Par ailleurs, deux affaires récentes, relatives aux accords de durabilité pour les émissions de voitures (2021) et à des communications concernant la présence ou non de bisphénol dans les contenants alimentaires (2023), ont retenu l’attention des experts en raison de la sévérité des amendes infligées aux entreprises ou associations mises en cause alors que les autorités de concurrence commençaient tout juste à voir la « qualité environnementale » d’un produit comme un paramètre de concurrence. Les autorités n’hésitent pas à reconnaître une « nocivité particulière » aux discussions visant à neutraliser la concurrence naissante sur le niveau d’atteinte à l’environnement.
Application de la notion de restriction de concurrence par objet dans le cadre de pratiques verticales
La conférence a également été l’occasion de dresser un bilan rapide de la tendance récente (première condamnation en France en 2018) et croissante de l’application de la notion de restriction de concurrence par objet dans le cadre de pratiques verticales (ex. accords de distribution, imposition de prix, ventes en ligne, etc.). Exemples à l’appui, les intervenants ont insisté sur la nécessité pour les entreprises de bien prendre la mesure de cette contrainte juridique dans la rédaction de leurs accords et l’adoption de leur politique commerciale et tarifaire. En effet, malgré le rappel de l’exigence probatoire forte par la CJUE dans l’arrêt Super Bock (2024) et l’annulation pour défaut de preuves suffisantes de prix imposés au regard du contexte factuel par la Cour d’appel de Paris dans l’affaire Apple (2022), plus de 95 % des ententes verticales suspectées par les autorités de concurrence d’avoir un objet anticoncurrentiel sont aujourd’hui condamnées.

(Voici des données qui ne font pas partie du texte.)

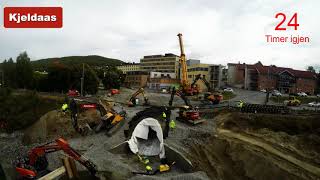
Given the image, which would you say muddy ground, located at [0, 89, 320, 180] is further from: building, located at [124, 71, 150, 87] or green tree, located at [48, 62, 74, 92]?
building, located at [124, 71, 150, 87]

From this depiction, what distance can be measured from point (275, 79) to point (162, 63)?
63.6 metres

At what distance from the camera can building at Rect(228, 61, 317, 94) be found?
88125 mm

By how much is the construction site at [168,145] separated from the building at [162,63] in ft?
318

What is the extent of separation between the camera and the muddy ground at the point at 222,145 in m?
24.6

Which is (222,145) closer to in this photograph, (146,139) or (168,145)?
(168,145)

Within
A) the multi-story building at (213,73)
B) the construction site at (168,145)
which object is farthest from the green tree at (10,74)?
the multi-story building at (213,73)

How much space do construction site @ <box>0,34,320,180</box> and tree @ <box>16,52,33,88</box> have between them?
26.1 m

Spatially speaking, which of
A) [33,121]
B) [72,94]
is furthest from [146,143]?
[72,94]

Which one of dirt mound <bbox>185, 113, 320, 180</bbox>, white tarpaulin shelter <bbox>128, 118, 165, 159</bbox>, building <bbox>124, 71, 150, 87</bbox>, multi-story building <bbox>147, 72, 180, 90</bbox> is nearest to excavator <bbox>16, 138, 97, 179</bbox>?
white tarpaulin shelter <bbox>128, 118, 165, 159</bbox>

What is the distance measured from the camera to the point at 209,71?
326 ft

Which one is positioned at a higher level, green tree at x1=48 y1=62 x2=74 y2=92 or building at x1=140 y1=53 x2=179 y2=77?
building at x1=140 y1=53 x2=179 y2=77

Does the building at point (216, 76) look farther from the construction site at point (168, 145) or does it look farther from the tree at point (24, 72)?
the construction site at point (168, 145)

Les intervenants se sont donc penchés sur les moyens de défense à la disposition des entreprises afin d’éviter d’être poursuivies pour des pratiques qui auraient le cas échéant un objet anticoncurrentiel. En dehors du rappel de quelques règles élémentaires pour éviter que des maladresses transforment un état de fait en entente irréversible ainsi que du rôle central du juriste d’entreprise pour contextualiser et rationnaliser les positions en interne, les experts ont également souligné le rôle de l’analyse économique qui peut mettre en avant des effets pro-concurrentiels d’un projet d’entreprise et, dans certains cas, de remettre en cause la qualification-même d’objet anticoncurrentiel, ce qui a des incidences sur l’appréciation de la gravité des pratiques et par ricochet sur le montant de l’amende. A titre d’illustration, un focus particulier a été proposé sur les échanges d’informations sensibles entre concurrents, à qui les autorités prêtent souvent un objet anticoncurrentiel, beaucoup plus rarement un simple effet anticoncurrentiel (affaire des titres-restaurants, 2019) et ces autorités doivent parfois bien admettre que des échanges d’informations sensibles n’ont aucun objet ou effet anticoncurrentiel, permettant ainsi aux entreprises d’échapper à toute sanction pécuniaire (affaires des loueurs de voitures, 2017 et des produits électroménagers, 2024).
En fin de compte, alors qu’il visait initialement une suspicion de cartel dans le monde bancaire, l’arrêt Cartes bancaires a largement élargi son spectre au cours de la période 2014-2024 pour concerner dorénavant tout type de pratiques (horizontales ou verticales) et tous les secteurs de la vie économique (distribution, industrie, grande consommation, numérique, etc.), ce qui doit pousser les autorités à examiner rigoureusement le contexte et inciter les juristes d’entreprise à la plus grande vigilance.